BRATISLAVA (sid). Titelverteidiger Tschechien hat der deutschen Eishockey-Nationalmannschaft die Grenzen aufgezeigt. Das wie Tschechien schon fürs WM-Viertelfinale qualifizierte Team von Bundestrainer Uwe Krupp wurde beim 2:5 (1:2, 0:3, 1:0) zum Zwischenrundenabschluss phasenweise vorgeführt.


Im Viertelfinale wartet auf die Deutschen, die ihre schwächste Leistung bei dieser WM zeigten, nun morgen Abend (20.15 Uhr) Schweden.


Krupps Team ließ gestern Abend vieles von dem vermissen, was es in den ersten WM-Spielen ausgezeichnet hatte. Die defensive Disziplin fehlte ebenso wie der Zug zum Tor. Dazu kam vor allem zu Beginn Pech: Eigentore der Verteidiger Justin Krueger (1.) und Korbinian Holzer (11.), die Tomas Plekanec und Michael Frolik gutgeschrieben wurden, warfen sie zurück. John Tripp gelang zwar der zwischenzeitliche 1:1-Ausgleich (2.), doch Karel Rachunek (23.), erneut Plekanec (36.) und Patrik Elias (37.) besiegelten die dritte Niederlage der deutschen Mannschaft in Folge, die erste in der regulären Spielzeit. Thomas Greilinger (59.) sorgte mit einem wunderschönen Treffer für Ergebniskosmetik.

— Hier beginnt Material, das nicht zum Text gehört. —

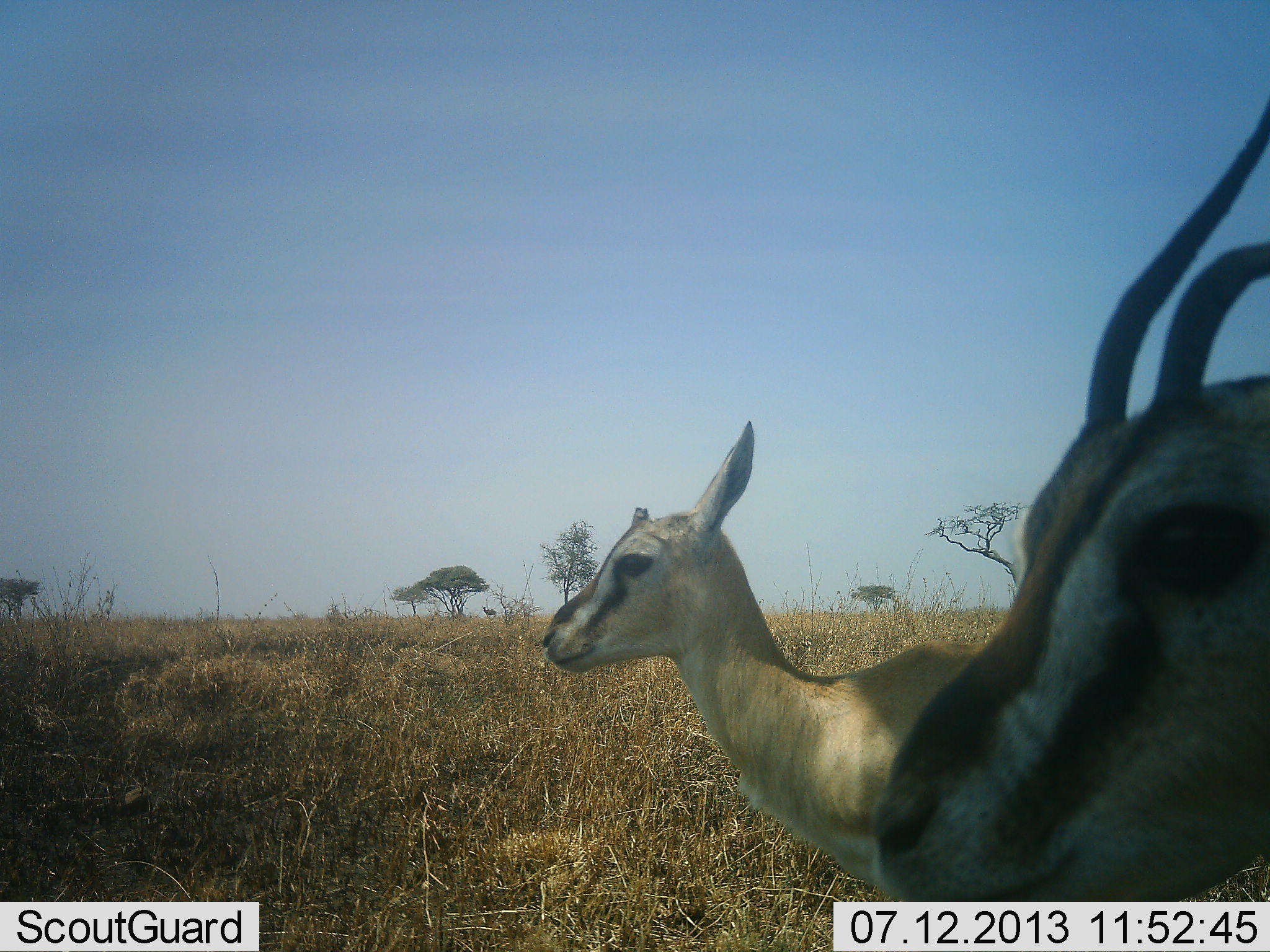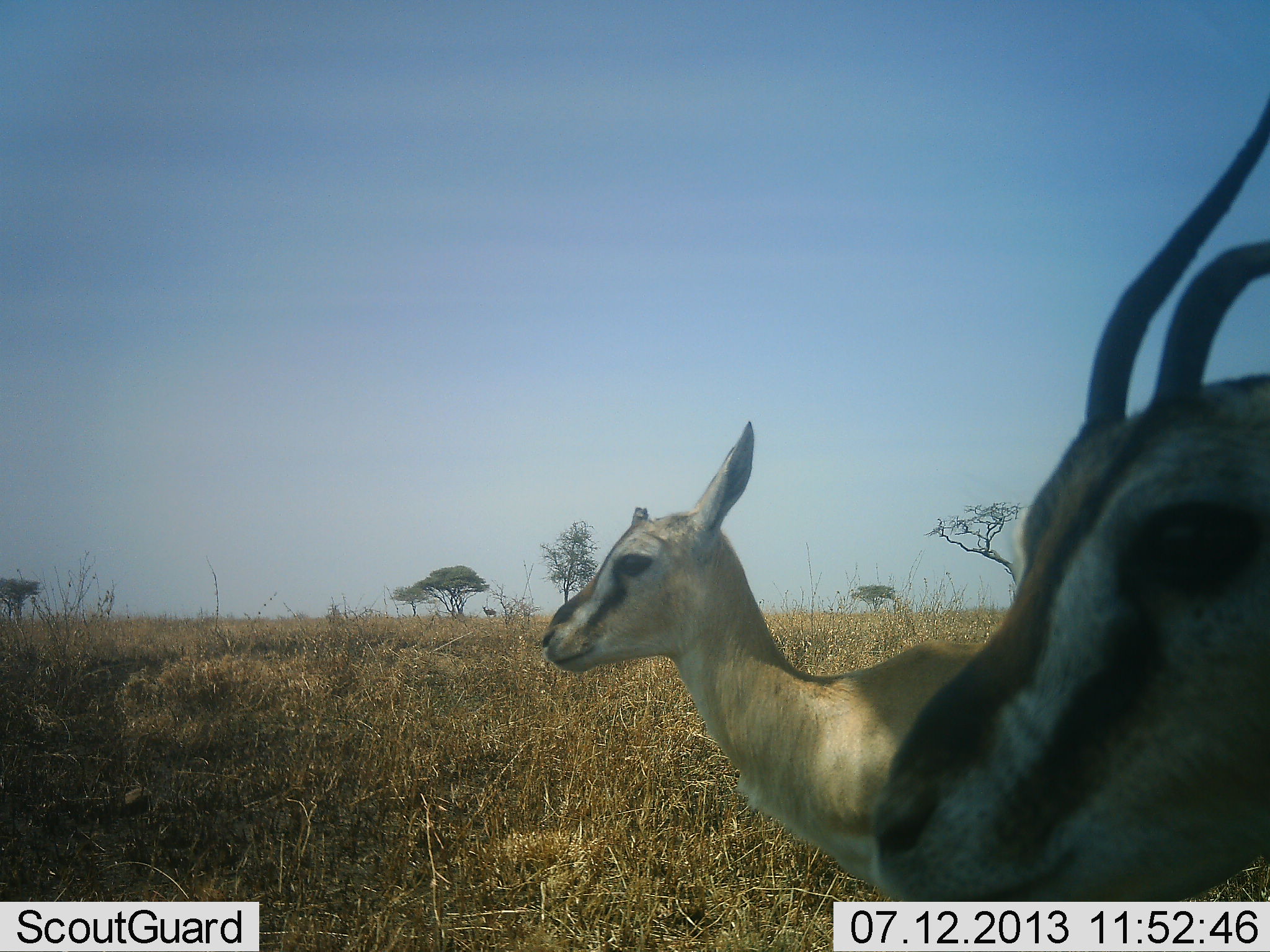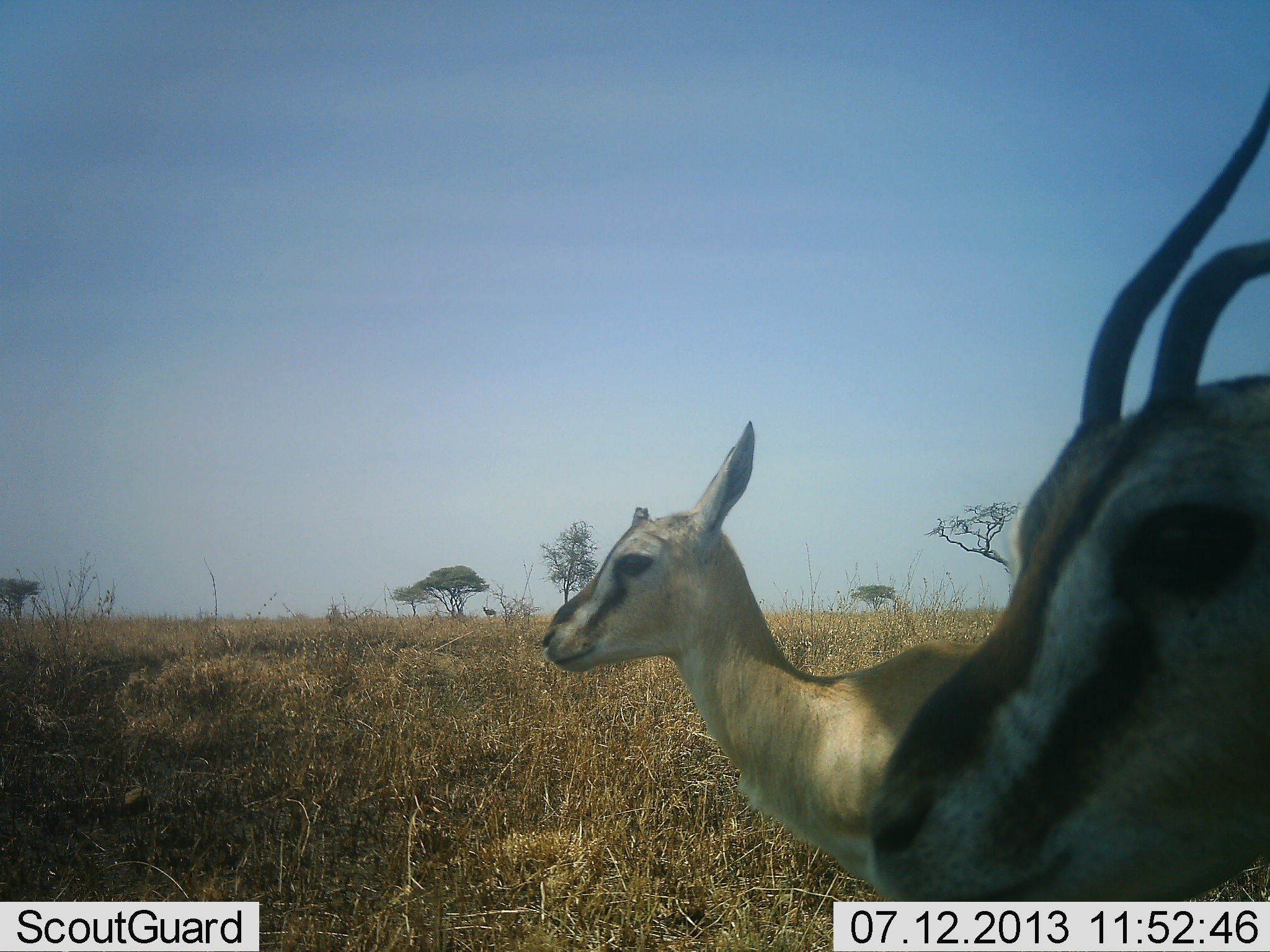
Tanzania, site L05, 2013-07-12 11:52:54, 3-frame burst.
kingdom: Animalia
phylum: Chordata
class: Mammalia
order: Artiodactyla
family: Bovidae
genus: Eudorcas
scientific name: Eudorcas thomsonii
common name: thomson's gazelle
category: gazellethomsons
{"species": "gazellethomsons (thomson's gazelle) (Eudorcas thomsonii)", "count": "2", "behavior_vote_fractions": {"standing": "100%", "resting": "0%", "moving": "0%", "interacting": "0%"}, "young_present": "20%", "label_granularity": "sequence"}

Beim zwölfmaligen Weltmeister, der als einzige Mannschaft ohne Verlustpunkt blieb, war einmal mehr der 39-jährige Jagr Dreh- und Angelpunkt. Der ehemalige NHL-Star bereitete drei Tore vor. In einen exquisiten Klub stieg Daniel Kreutzer (31) auf. Als achter Nationalspieler erreichte der Düsseldorfer Stürmer die Marke von 200 Partien.


Gestern Abend geriet die deutsche Mannschaft wieder früh in Rückstand. Krueger fälschte die Hereingabe von Plekanec ins eigene Tor ab. Torhüter Dennis Endras war chancenlos. Doch das Krupp-Team antwortete prompt mit Tripps 1:1.

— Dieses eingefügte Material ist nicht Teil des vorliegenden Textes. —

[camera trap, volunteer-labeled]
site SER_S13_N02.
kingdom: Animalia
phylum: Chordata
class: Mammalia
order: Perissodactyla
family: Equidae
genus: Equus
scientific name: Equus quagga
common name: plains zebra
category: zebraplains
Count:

Danach dominierten die Tschechen, kombinierten sehenswert, doch wirklich torgefährlich waren sie zunächst selten. Wieder halfen die Deutschen unfreiwillig nach. Ein Schuss von Frolik, der das Tor verfehlt hätte, traf Holzer in der Kniekehle. Von dort sprang der Puck über die Linie. Von diesem Rückschlag erholte sich Krupps Team nicht mehr. Als Jagr auf der Strafbank saß, blieb das deutsche Powerplay Stückwerk.